The pointer to the current object is normally made available by the compiler in a non-static member function by using a register, usually ECX. So when you write this in a non-static member function the compiler will translate that call into loading the address from ECX.
Check this simple example:
A t;
t.Test();
004114DE lea ecx,[t]
004114E1 call std::operator > (41125Dh)
Before calling the non-static member function Test() the compiler loads the register ECX with [t] (the address of variable t - will be this inside Test method).
004114DE lea ecx,[t]
And inside the function it can use ecx to obtain the address for the current object instance.
this is a hidden parameter in all methods of an object and contains a copy of the instance pointer.
Consider this class
class A {
private:
int data;
public:
void SetData(int arg) {
this->data = arg;
}
}
and this code that calls SetData():
A objA;
objA.SetData(1);
When the above code is compiled, the compiler emits something equivalent to this for the member function:
void SetData(A* this, int arg) {
this->data = arg;
}
And the calling code is converted to something like this:
A objA;
SetData(&objA, 1);
What this means is that upon compilation:
Member functions are converted to simple, global functions.
The class instance to which member functions "belong" is simply passed as the first argument to them (or rather its address is passed).
So in conclusion, what you refer to as this pointer in your code simply ends being the the first argument to the function.

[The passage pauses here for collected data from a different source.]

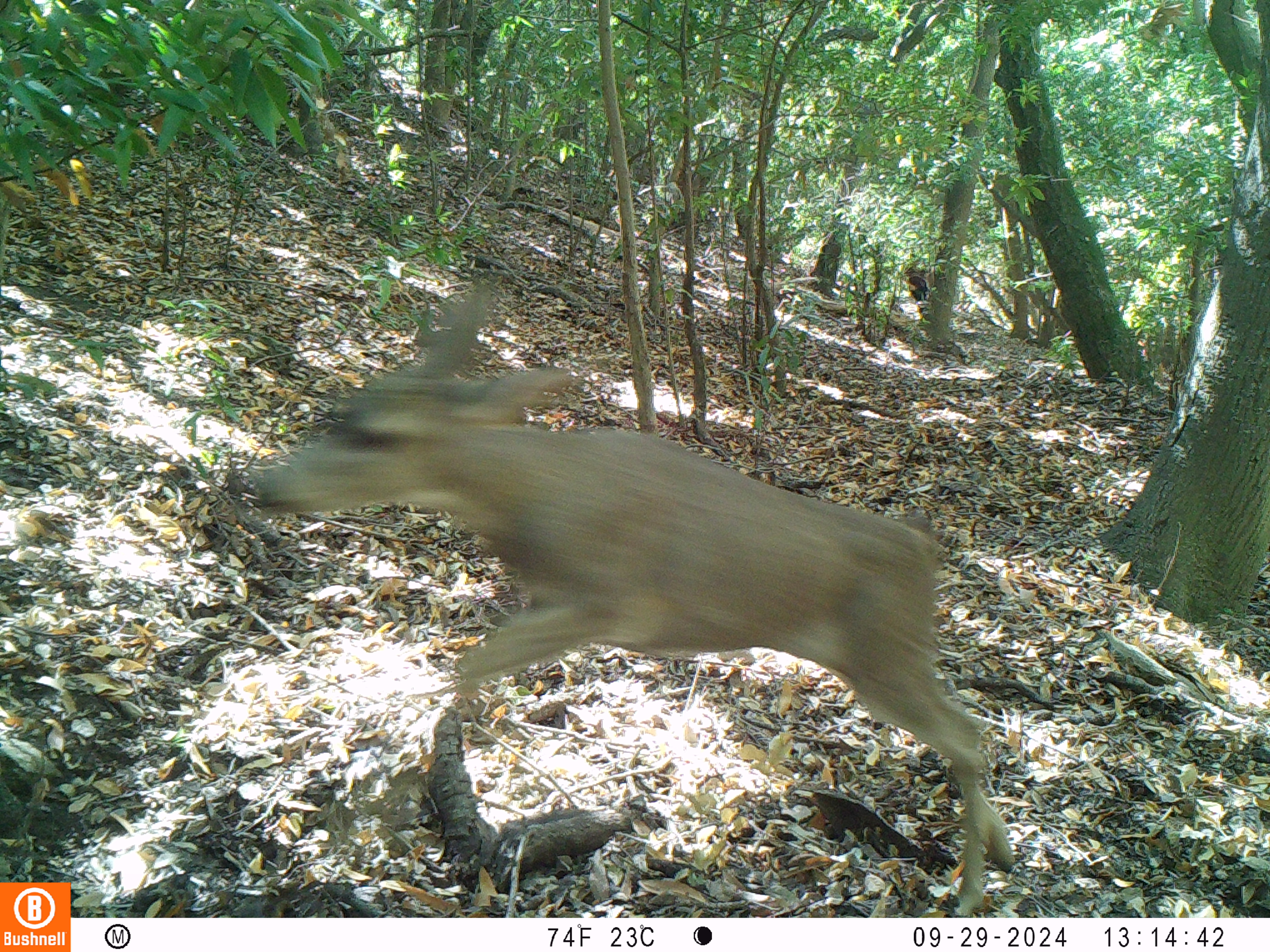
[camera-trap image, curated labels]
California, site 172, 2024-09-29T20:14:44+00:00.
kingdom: Animalia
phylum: Chordata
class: Mammalia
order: Artiodactyla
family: Cervidae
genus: Odocoileus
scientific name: Odocoileus hemionus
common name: mule deer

This is how the "system knows" which object to access through the "this" pointer.
The above example is of C++. If you for a moment forget about the CLR and the JITting and all that, what happens in C# is conceptually the same thing.
At run time "this" will resolve to the pointer to the current object, therefore "the system" will be able to call a respective method on that object.
I would have answered "It is a reference to the instance of the current class."
Dan
The compiler takes care of correctly resolving that reference at compile time. If you want to know more information about some of the techniques they use to do this, this book will tell you everything you need to know:
http://en.wikipedia.org/wiki/Compilers:_Principles,_Techniques,_and_Tools
in c the this pointer is an invisible pointer argument to your class.
So in essence the first argument to a class method is the pointer to the class itself. You reference it by using this.
My answer would have been "Who cares? It knows. If I ever need to find out in more detail I'll Google it."
You obviously know what the effect of using "this" would be, which surely is the important thing. For 99% of programming tasks I would have thought that the detail of how it is resolved internally is trivia.
Shematicaly compiler converts such code:
pObject->someMethod(A,B,C)
Into such code if 'someMethod' is not virtual:
someMethod(pObject,A,B,C)
Or into such code if 'someMethod' is virtual:
(*pObject->vtable[someMethodIndex]) (pObject, A,B,C)
And everywhere you place 'this' keyword first parameter is used instead of it;
Of course compiler may optimize/simplify by removing first argument and use some CPU register (normally esx) to store object's address.
The "this" operator will point to the current object. An example where the presence of a "this" operator will make a difference is this:
public class MyClass
{
int value;
public void Test(int value)
{
MessageBox.Show(value); // Will show the parameter to the function
MessageBox.Show(this.value); // Will show the field in the object
}
}
Note that the "this" operator will not change what virtual function will be called if it is overridden in a child class
public class MyClass
{
public virtual void Test() {}
public void CallTest()
{
this.Test();
}
}
public class MyClass2 : MyClass
{
public override void Test() {}
}
If you execute the following code
MyClass c = new MyClass2();
c.CallTest();
will still call the MyClass2.Test() and not MyClass.Test()
So the "this" operator simply tells you, that you are accessing something declared at class level.